Comments/Recommendation 2: Line 433: the sentence «Application of Antisense Oligonucleotides as a Tool for Response: Specific Gene Silencing in Plant Research » seems to be a subtitle, but it is not highlighted as a subtitle.
Response 2: The aim was to create a single, unified section covering the applications of ASOs in both plants and animals. We did not intend to introduce an additional subsection in this part of the manuscript. This sentence was removed to improve the clarity of the text.
Comments/Recommendation 3: Lines 228-230: «Sequences with a GC content above 55% generally demonstrate stronger binding, while the presence of specific motifs—such as CTCT, GCCA, CCAC, TCCC, or ACTC—can further enhance duplex stability [4], [44] » authors should remove the reference for their previous review as it does not contain results of original study mentioned here. Alternatively, authors should rewrite and shorten the «Design» section with addition of reference «reviewed in [4]» because all the information was published before.
Response 3: The citation has been removed. We decided to retain the full description of ASO design, as the aim of this review is to compile all the most important information regarding ASO technology in a single article.
Comments/Recommendation 4: Line 251: «ASOs can also be directed to DNA sequences to induce epigenetic modifications, such as DNA methylation or chromatin remodeling [4]» please provide a link to original study but not the review.
Response 4: The citation has been updated.
Comments/Recommendation 5: Line 369: «Plant cells exhibit greater susceptibility to ASOs than animal cells, primarily due to their positively charged cell walls, which do not pose a barrier to the negatively charged ASO molecules [4]» please provide a link to original study.
Response 5: The section in the manuscript has been revised accordingly, and an updated citation has been included to reflect the changes.
Comments/Recommendation 6: Line 478: «Promising applications include the generation of epigenetically modified organisms (EMOs) as alternatives to GMOs, which remain tightly regulated in the EU [4].» please provide a link to studies demonstrating generation of epigenetically modified organisms, if possible, and a link to EU regulations.
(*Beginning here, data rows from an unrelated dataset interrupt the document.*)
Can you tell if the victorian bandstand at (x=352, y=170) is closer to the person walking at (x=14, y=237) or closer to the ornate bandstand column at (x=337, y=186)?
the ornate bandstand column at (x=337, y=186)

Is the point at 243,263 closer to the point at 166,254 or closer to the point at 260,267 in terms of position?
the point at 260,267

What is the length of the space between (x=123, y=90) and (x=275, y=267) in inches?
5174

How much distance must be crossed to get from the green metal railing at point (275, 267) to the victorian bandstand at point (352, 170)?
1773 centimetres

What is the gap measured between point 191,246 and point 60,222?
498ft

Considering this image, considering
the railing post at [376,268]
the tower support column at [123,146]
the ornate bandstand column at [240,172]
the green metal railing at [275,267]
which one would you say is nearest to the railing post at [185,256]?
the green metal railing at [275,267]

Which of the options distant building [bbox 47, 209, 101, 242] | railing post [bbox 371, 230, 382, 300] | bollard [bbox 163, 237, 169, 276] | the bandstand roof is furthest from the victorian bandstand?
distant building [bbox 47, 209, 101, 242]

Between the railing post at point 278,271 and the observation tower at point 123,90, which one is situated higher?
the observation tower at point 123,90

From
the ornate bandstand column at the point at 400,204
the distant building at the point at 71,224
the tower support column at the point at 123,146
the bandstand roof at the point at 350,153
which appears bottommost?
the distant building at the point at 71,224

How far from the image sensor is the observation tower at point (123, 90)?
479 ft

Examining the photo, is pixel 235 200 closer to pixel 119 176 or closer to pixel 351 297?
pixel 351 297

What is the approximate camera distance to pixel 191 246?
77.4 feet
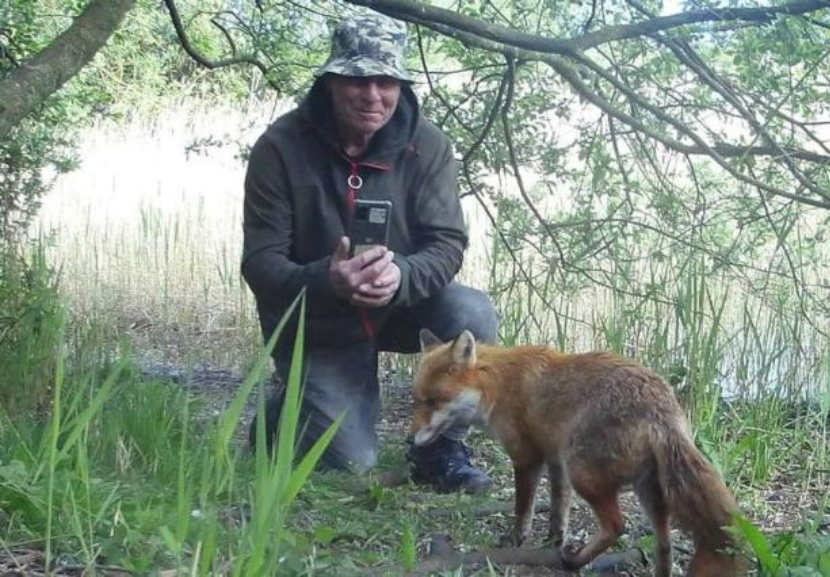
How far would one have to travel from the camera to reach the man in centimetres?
492

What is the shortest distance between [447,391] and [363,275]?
725mm

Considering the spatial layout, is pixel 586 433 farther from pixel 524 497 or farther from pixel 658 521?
pixel 524 497

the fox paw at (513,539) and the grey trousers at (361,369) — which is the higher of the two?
the grey trousers at (361,369)

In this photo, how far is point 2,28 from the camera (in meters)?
6.07

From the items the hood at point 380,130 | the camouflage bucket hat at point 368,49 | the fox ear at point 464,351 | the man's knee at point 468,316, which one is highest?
the camouflage bucket hat at point 368,49

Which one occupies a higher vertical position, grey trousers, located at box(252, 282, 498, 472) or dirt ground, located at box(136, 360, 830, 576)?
grey trousers, located at box(252, 282, 498, 472)

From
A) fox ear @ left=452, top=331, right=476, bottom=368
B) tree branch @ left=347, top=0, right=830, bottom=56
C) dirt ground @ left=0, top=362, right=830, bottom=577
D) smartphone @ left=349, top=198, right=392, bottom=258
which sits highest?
tree branch @ left=347, top=0, right=830, bottom=56

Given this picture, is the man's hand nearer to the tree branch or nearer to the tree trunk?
the tree branch

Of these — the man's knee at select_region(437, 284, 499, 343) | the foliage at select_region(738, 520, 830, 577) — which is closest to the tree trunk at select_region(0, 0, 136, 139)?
the man's knee at select_region(437, 284, 499, 343)

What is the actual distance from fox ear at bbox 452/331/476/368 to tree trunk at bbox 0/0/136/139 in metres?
1.83

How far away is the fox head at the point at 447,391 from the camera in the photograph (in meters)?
4.10

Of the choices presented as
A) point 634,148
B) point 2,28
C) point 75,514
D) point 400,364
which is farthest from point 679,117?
point 75,514

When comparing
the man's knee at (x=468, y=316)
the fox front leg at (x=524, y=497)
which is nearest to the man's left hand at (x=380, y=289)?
the man's knee at (x=468, y=316)

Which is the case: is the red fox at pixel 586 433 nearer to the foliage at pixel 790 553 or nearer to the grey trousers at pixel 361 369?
the foliage at pixel 790 553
Response 6: The citation has been updated
Comments/Recommendation 7: Lines 233-236: «Bioinformatic tools, such as mfold, enable the assessment of minimum free energy (ΔG) and potential RNA conformations, whereas sfold can identify transcript regions most favorable for hybridization.» here is a good sentence for reference for the previous review «reviewed in [4]» as it contains more detailed and useful information about the bioinformatic tools.
Response 7: The phrasing “More detailed information on this topic can be found in our previous review.” has been added to the text.
Round 2
Reviewer 3 Report
Comments and Suggestions for AuthorsThe authors took all the recommendations into account and improved the manuscript. I would be glad to see this article published.